Graüben era una encantadora muchacha rubia
Graüben era una encantadora muchacha rubia


Graüben era una encantadora muchacha rubia.

Volví a ver a la fiel compañera de mis penas y mis alegrías. Todos los días me ayudaba a ordenar las preciosas piedras de mi tío; las etiquetaba conmigo. ¡Qué buenísima mineralogista era la señorita Graüben! Habría dado lecciones a más de un sabio. Le gustaba profundizar en las cuestiones arduas de la ciencia. ¡Cuántas dulces horas habíamos pasado estudiando juntos! ¡Y cuánto envidiaba yo a menudo la suerte de aquellas piedras insensibles que ella manejaba con sus encantadoras manos!

Luego, llegado el momento del descanso, salíamos los dos juntos, enfilábamos las frondosas avenidas del Alster, y juntos nos dirigíamos al viejo molino alquitranado que hace tan buen efecto al extremo del lago; de camino, hablábamos cogidos de la mano. Yo le contaba cosas que le hacían mucha gracia. Así llegábamos hasta las orillas del Elba, y, tras haber dado las buenas noches a los cisnes que nadaban entre los grandes nenúfares blancos, volvíamos al muelle en la barca de vapor.

Y me encontraba yo soñando así cuando mi tío, dando un puñetazo en la mesa, me devolvió violentamente a la realidad.

—Veamos —dijo—, en mi opinión, la primera idea que debe ocurrírsele a uno para embrollar las letras de una frase es escribir las palabras verticalmente en lugar de trazarlas horizontalmente.

«¡Vaya!», pensé yo.

—Hay que ver lo que sale de esta forma, Axel, pon una frase cualquiera en ese trozo de papel; pero en lugar de disponer las letras unas detrás de otras, ponlas sucesivamente por columnas verticales, de modo que puedan agruparse en numero de cinco o seis.

Comprendí de qué se trataba, e inmediatamente escribí de arriba abajo:

¡

o

o

e

a

b

T

m

,

q

G

e

e

u

m

u

r

n

a

c

i

e

a

!

m

h

p

ñ

ü

—Bueno —dijo el profesor sin haberlo leído—. Ahora dispón esas palabras en una línea horizontal.

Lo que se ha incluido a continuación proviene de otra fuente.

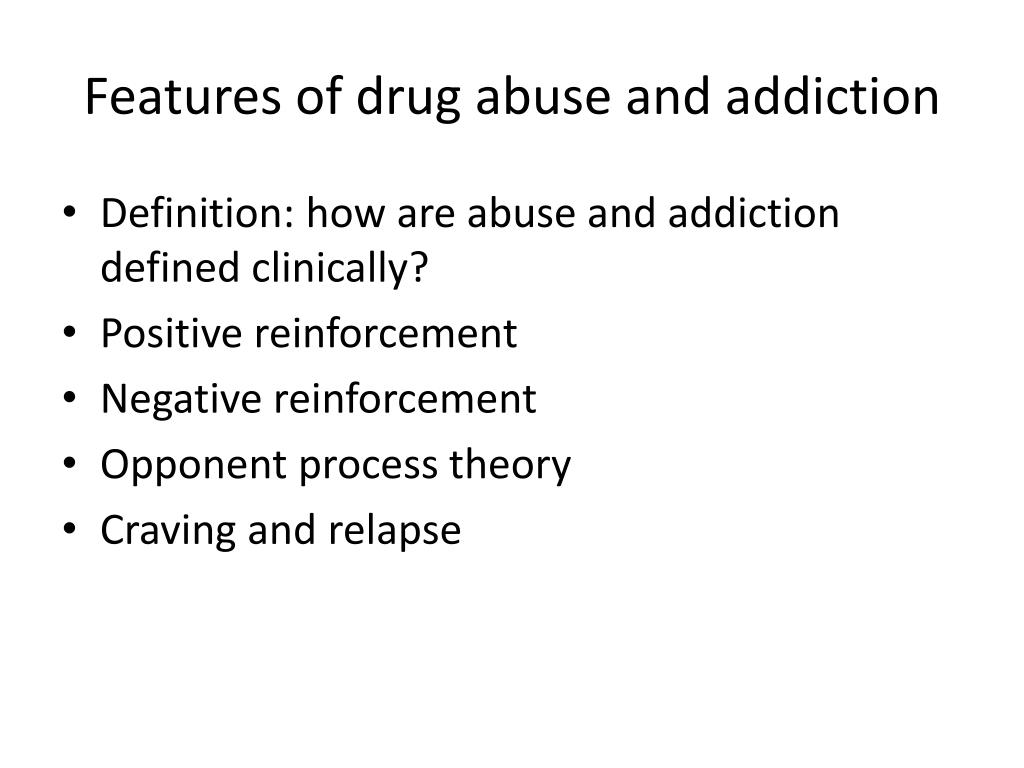 Features of drug abuse and addiction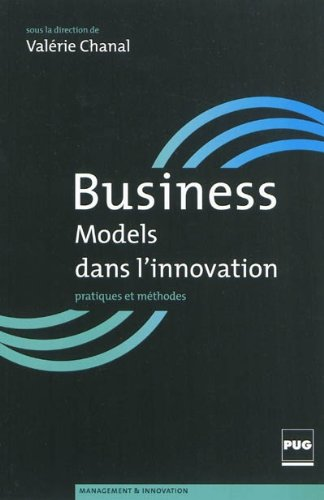 Business models dans l'innovation (French Edition)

Obedecí, y obtuve la siguiente frase:

¡ooeab Tm, qG eeumurn aciea! mhpñü

—Perfecto —dijo mi tío, arrancándome el papel de las manos—, esto ya se parece al viejo documento: las vocales y las consonantes están agrupadas en el mismo desorden; incluso hay mayúsculas en medio de las palabras, y hasta una coma, igual que en el pergamino de Saknussemm.

No dejaron de parecerme muy ingeniosas estas observaciones.

—Ahora —prosiguió mi tío dirigiéndose directamente a mí—, para leer la frase que acabas de escribir, y que yo no conozco, me bastará con coger una tras otra la primera letra de cada palabra, luego la segunda, luego la tercera, etcétera.

Y mi tío, con gran asombro por su parte, y sobre todo por la mía, leyó:

¡Te amo mucho, mi pequeña Graüben!

—¡Cómo! —dijo el profesor.

Sí, sin darme cuenta, como torpe enamorado, había trazado esa comprometedora frase.

—¡Ah! ¿Conque quieres a Graüben? —prosiguió mi tío en un auténtico tono de tutor.

—Sí… No… —balbuceé yo.

—¡Ah! ¡Quieres a Graüben! —prosiguió maquinalmente—. Bien, apliquemos mi procedimiento al documento en cuestión.

Mi tío, sumido de nuevo en su absorbente contemplación, olvidaba mis imprudentes palabras. Digo imprudentes, porque la cabeza del sabio no podía comprender las cosas del corazón. Pero, por fortuna, el gran tema del documento le dominó.

En el instante de hacer su experiencia capital, los ojos del profesor Lidenbrock lanzaron destellos a través de sus lentes. Sus dedos temblaron cuando volvió a coger el viejo pergamino. Estaba profundamente emocionado. Por fin, tosió con fuerza, y, con voz grave, deletreando una tras otra la primera letra, luego la segunda de cada palabra, me dictó la serie siguiente:

messunkaSenrA.icefdoK.segnittamurtn

ecertserrette.rptaovsadia,ednecsedsadne

lacartniiiluJsiratracSarbmutabiledmek

meretarcsilucoYsleffenSnT

Debo confesar que al concluir estaba emocionado; aquellas letras, nombradas una a una, no habían ofrecido ningún sentido a mi entendimiento; esperaba, pues, que el profesor dejara rodar pomposamente entre sus labios una frase de una latinidad magnífica.

Mas ¿quién hubiera podido preverlo? Un violento puñetazo sacudió la mesa. La tinta saltó, la pluma se escapó de mis manos.

—¡No es esto —exclamó mi tío—; esto no tiene sentido!

Luego, cruzando el gabinete como una bala y bajando la escalera como una avalancha, se precipitó en la Königstrasse, y echó a correr.